Sunday, June 5, 2022

Q&A with Judith Serin


 

 

Judith Serin is the author of Gravity, a new work of fiction that includes six short stories and a novella. Her other books include the poetry collection Hiding in the World. She teaches at California College of the Arts.

 

Q: What inspired you to write the stories and novella collected in Gravity?

 

A: I have always been a feminist; my parents were feminists, and I was brought up that way.

 

But I often found myself struggling with the traps that society sets for women: how we should act, look, and live, and most of all the images of romantic love that pervade our world and set up expectations that can never be fulfilled.

 

So the background of my writing these pieces was to examine and combat that.

 

But, more specifically, I was writing poems—I still am—and two things were happening: 1. I started writing longer pieces, series, and 2. I kept on getting women’s voices in my head.

 

So I wrote down what these voices, initially first person, were saying, and that led to writing short stories and, eventually, the novella.

 

Q: How was the book’s title—also the title of the novella—chosen, and what does it signify for you?

 

A: I choose titles, if they do not come to me in the beginning of writing the piece, from words or phrases within the pieces.
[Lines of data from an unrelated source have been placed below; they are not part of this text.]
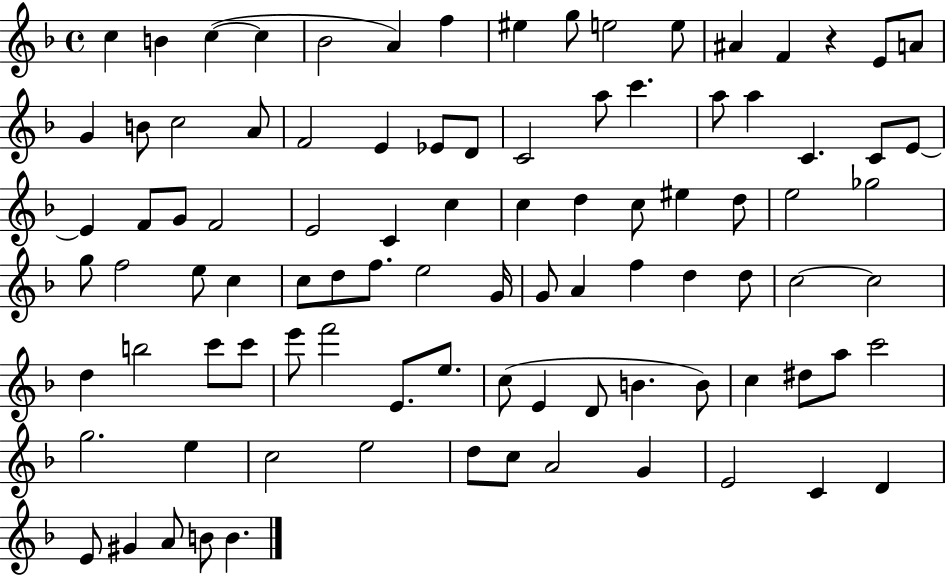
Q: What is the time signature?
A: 4/4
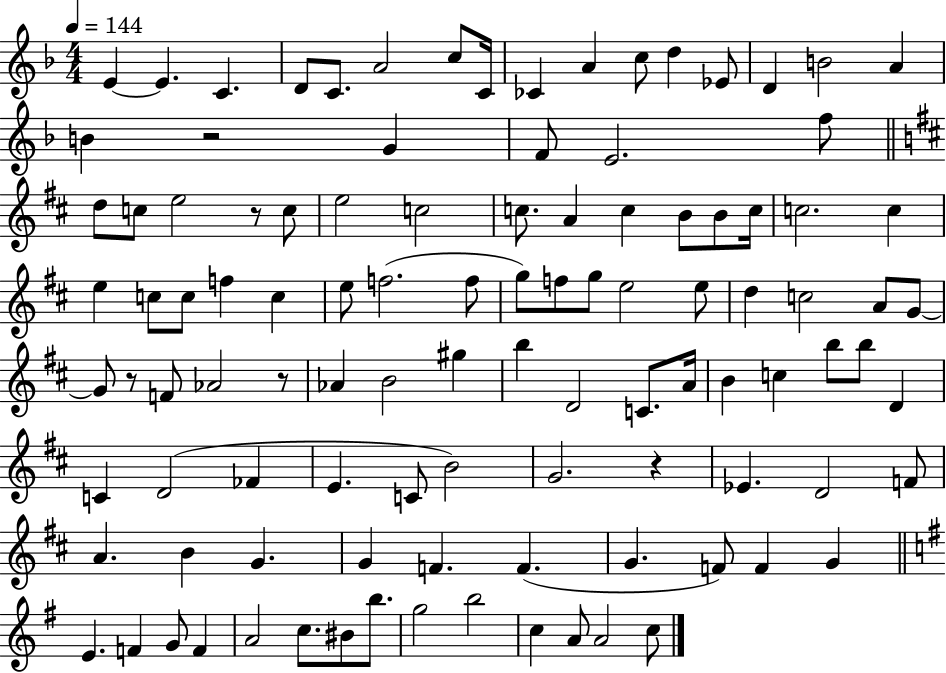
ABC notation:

X:1
T:Untitled
M:4/4
L:1/4
K:F
E E C D/2 C/2 A2 c/2 C/4 _C A c/2 d _E/2 D B2 A B z2 G F/2 E2 f/2 d/2 c/2 e2 z/2 c/2 e2 c2 c/2 A c B/2 B/2 c/4 c2 c e c/2 c/2 f c e/2 f2 f/2 g/2 f/2 g/2 e2 e/2 d c2 A/2 G/2 G/2 z/2 F/2 _A2 z/2 _A B2 ^g b D2 C/2 A/4 B c b/2 b/2 D C D2 _F E C/2 B2 G2 z _E D2 F/2 A B G G F F G F/2 F G E F G/2 F A2 c/2 ^B/2 b/2 g2 b2 c A/2 A2 c/2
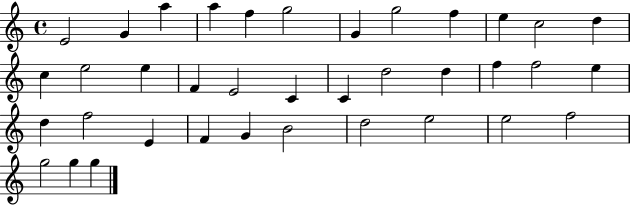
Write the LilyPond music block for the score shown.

{
  \clef treble
  \time 4/4
  \defaultTimeSignature
  \key c \major
  e'2 g'4 a''4 | a''4 f''4 g''2 | g'4 g''2 f''4 | e''4 c''2 d''4 | \break c''4 e''2 e''4 | f'4 e'2 c'4 | c'4 d''2 d''4 | f''4 f''2 e''4 | \break d''4 f''2 e'4 | f'4 g'4 b'2 | d''2 e''2 | e''2 f''2 | \break g''2 g''4 g''4 | \bar "|."
}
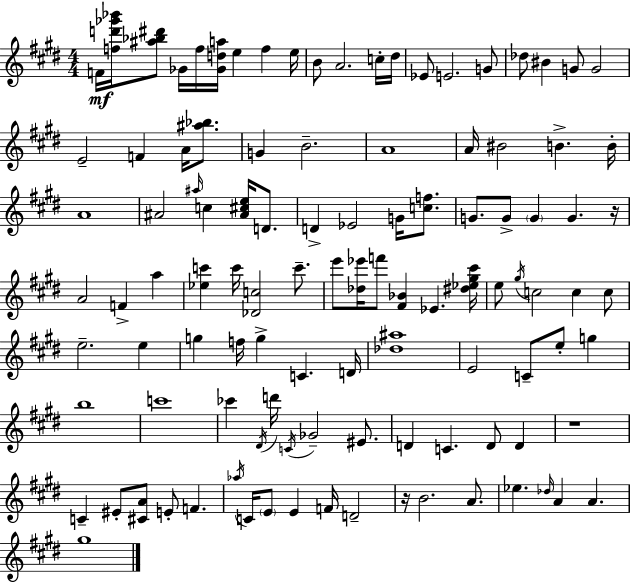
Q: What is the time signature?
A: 4/4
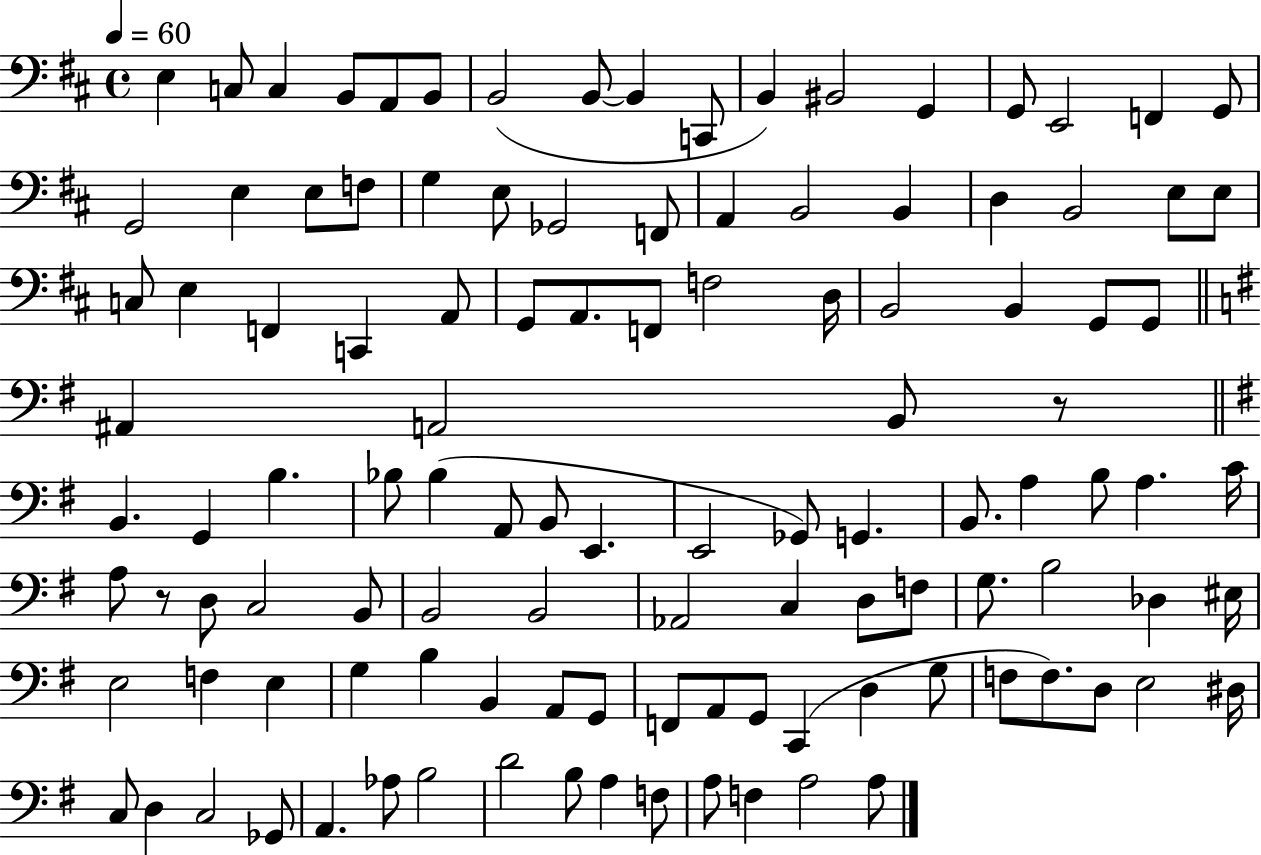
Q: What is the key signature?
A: D major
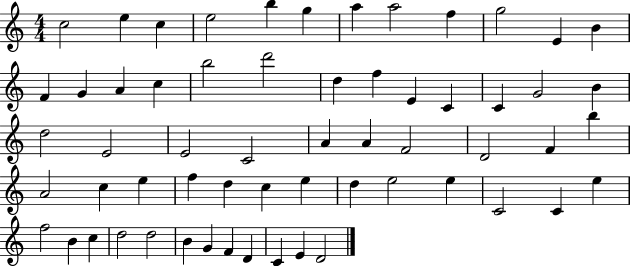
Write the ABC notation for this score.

X:1
T:Untitled
M:4/4
L:1/4
K:C
c2 e c e2 b g a a2 f g2 E B F G A c b2 d'2 d f E C C G2 B d2 E2 E2 C2 A A F2 D2 F b A2 c e f d c e d e2 e C2 C e f2 B c d2 d2 B G F D C E D2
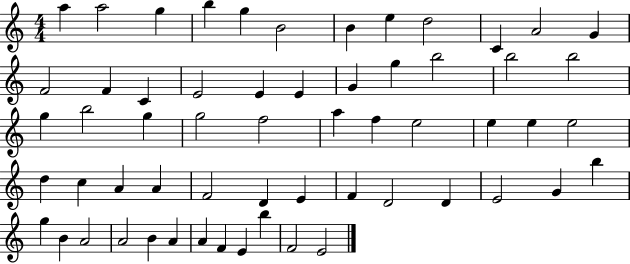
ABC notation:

X:1
T:Untitled
M:4/4
L:1/4
K:C
a a2 g b g B2 B e d2 C A2 G F2 F C E2 E E G g b2 b2 b2 g b2 g g2 f2 a f e2 e e e2 d c A A F2 D E F D2 D E2 G b g B A2 A2 B A A F E b F2 E2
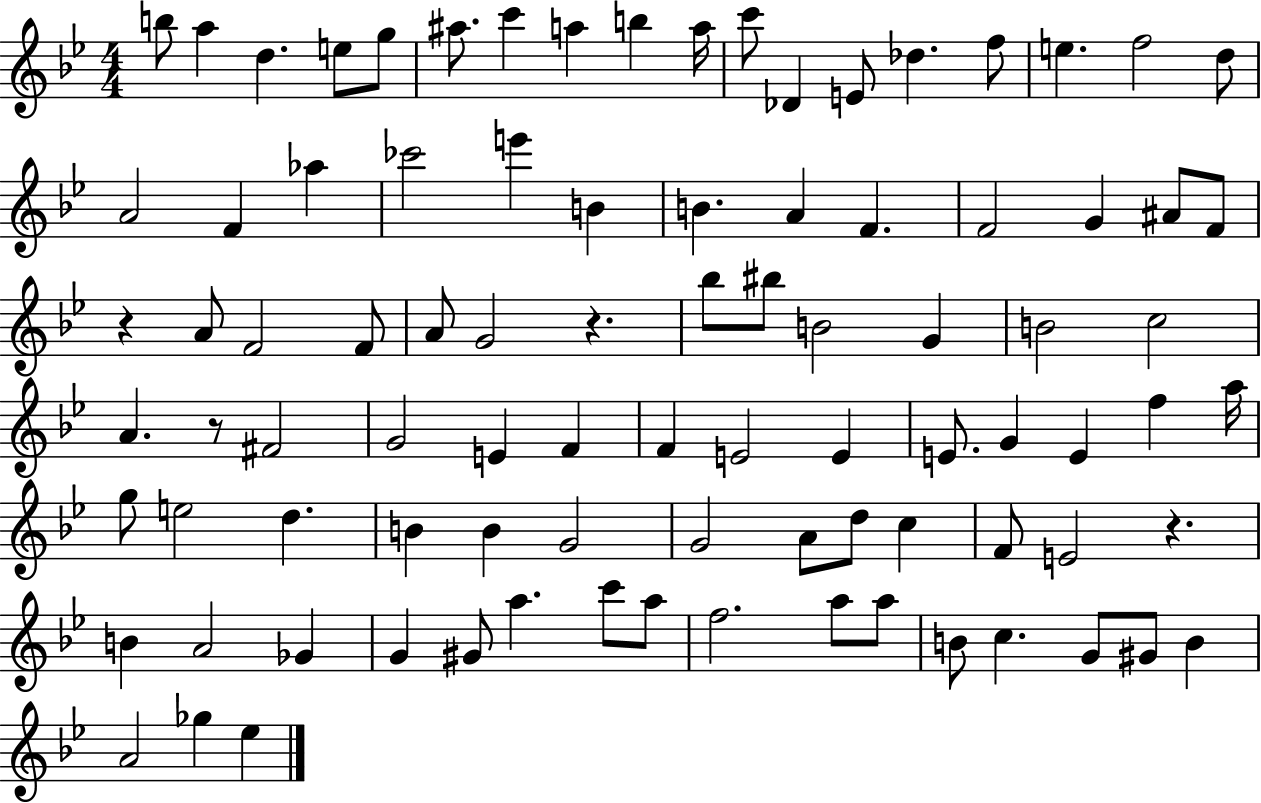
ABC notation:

X:1
T:Untitled
M:4/4
L:1/4
K:Bb
b/2 a d e/2 g/2 ^a/2 c' a b a/4 c'/2 _D E/2 _d f/2 e f2 d/2 A2 F _a _c'2 e' B B A F F2 G ^A/2 F/2 z A/2 F2 F/2 A/2 G2 z _b/2 ^b/2 B2 G B2 c2 A z/2 ^F2 G2 E F F E2 E E/2 G E f a/4 g/2 e2 d B B G2 G2 A/2 d/2 c F/2 E2 z B A2 _G G ^G/2 a c'/2 a/2 f2 a/2 a/2 B/2 c G/2 ^G/2 B A2 _g _e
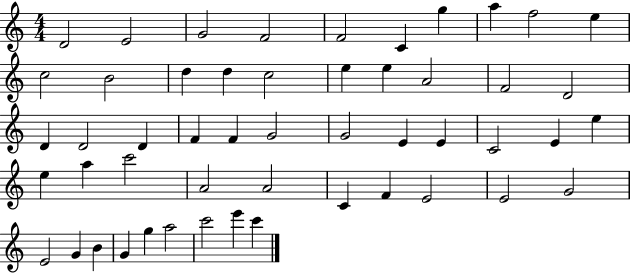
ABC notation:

X:1
T:Untitled
M:4/4
L:1/4
K:C
D2 E2 G2 F2 F2 C g a f2 e c2 B2 d d c2 e e A2 F2 D2 D D2 D F F G2 G2 E E C2 E e e a c'2 A2 A2 C F E2 E2 G2 E2 G B G g a2 c'2 e' c'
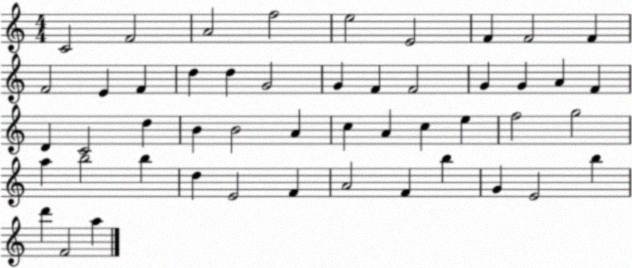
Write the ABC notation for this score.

X:1
T:Untitled
M:4/4
L:1/4
K:C
C2 F2 A2 f2 e2 E2 F F2 F F2 E F d d G2 G F F2 G G A F D C2 d B B2 A c A c e f2 g2 a b2 b d E2 F A2 F b G E2 b d' F2 a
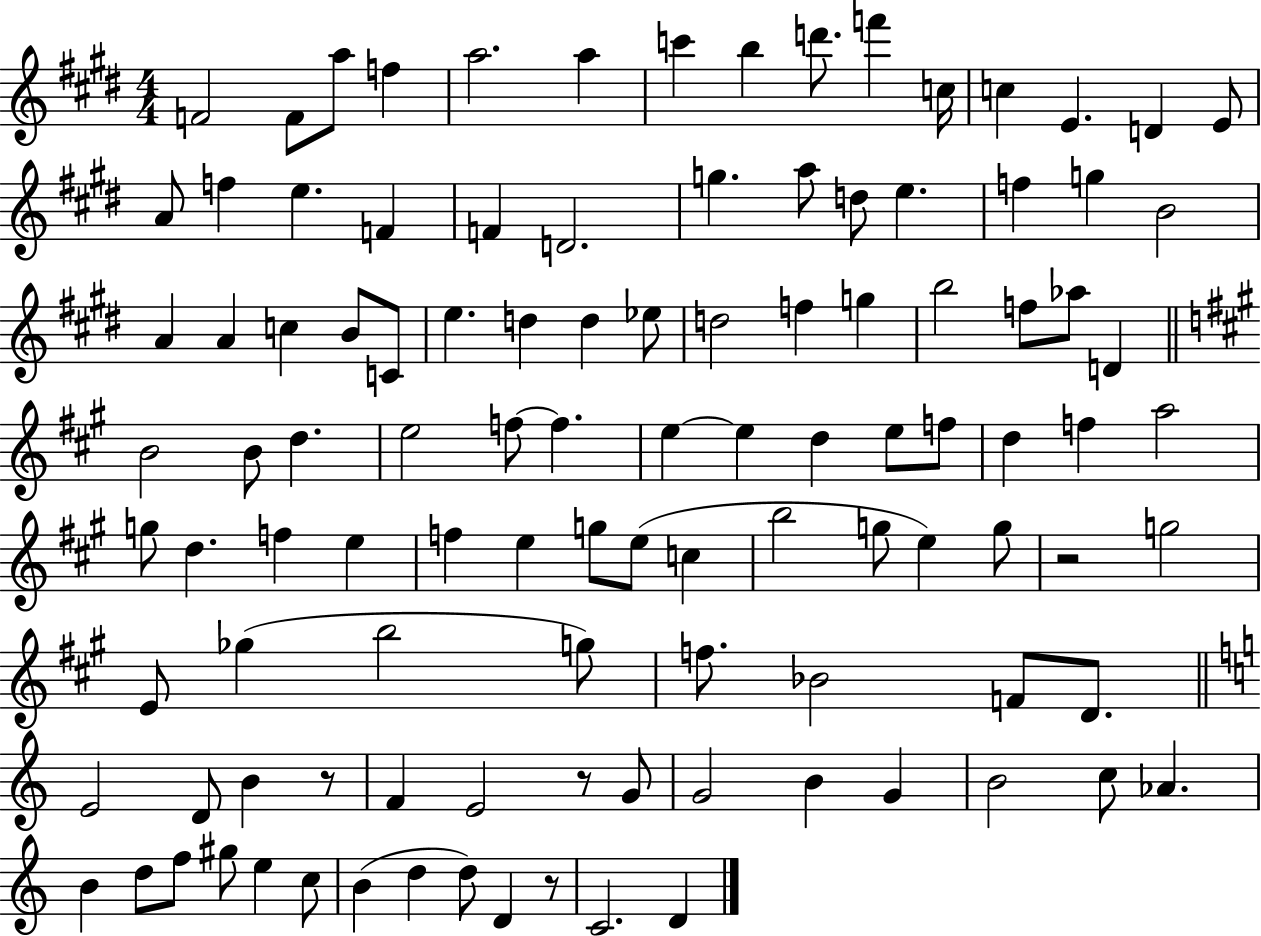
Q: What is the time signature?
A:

The phrase “feeling gravity pull her “appears near the beginning of the novella, and “gliding against gravity” appears near the end.

 

I liked Gravity as a title for the novella because there is so much about the characters going up and down--in elevators, in the sky--and also because it suggests the contrast between “down to earth” Suzanne and “in the clouds” Anne.

 

And to me, the novella is heart of the book, what the other stories lead up to.

 

Q: The writer Zack Rogow said of the book, “Serin finds the difficult truths in relationships between the sexes, words and feelings thought but never expressed.” What do you think of that description?

 

A: I very much appreciate Zack Rogow’s description of the book; it both feels right-on and is also an insight I wouldn’t have thought of myself.

 

I do hope that I am expressing these “difficult truths,” and my biggest hope is that my book will help other women to express them as well.

 

Q: What do you hope readers take away from the book?

 

A: I hope readers will laugh some, maybe cry a little, and that they will recognize parts of themselves.

 

And I want very much to contribute to a questioning of the stereotypical images of women, and to the work toward a freedom from them. I want to be part of the literature of women’s voices.

 

Q: What are you working on now?

 

A: One project I’m working on now is a collection of creative nonfiction short memoirs, called Family Stories, that looks at my family, the visual art that I love and that influenced me from a young age, my dreams, and images from my everyday life. 

 

I’m also working on a book of prose poems in series—some surreal and some playing with things that are important to me such as jazz divas and plants.

 

Q: Anything else we should know?

 

A: My website is www.judithserin.com and includes a link to my reading a story from Gravity that my publisher put on YouTube.

 

The novella Gravity was the most difficult piece I ever wrote because I think like a poet, not a novelist.

 

I am so grateful to the team at Eye Wear Publishing for appreciating it and putting it into print.

 

On July 20 I will read, with a surprise guest or two, at 7 p.m. at Bird & Beckett Bookstore, 653 Cherney St., San Francisco, Calif., 94131. Masks required.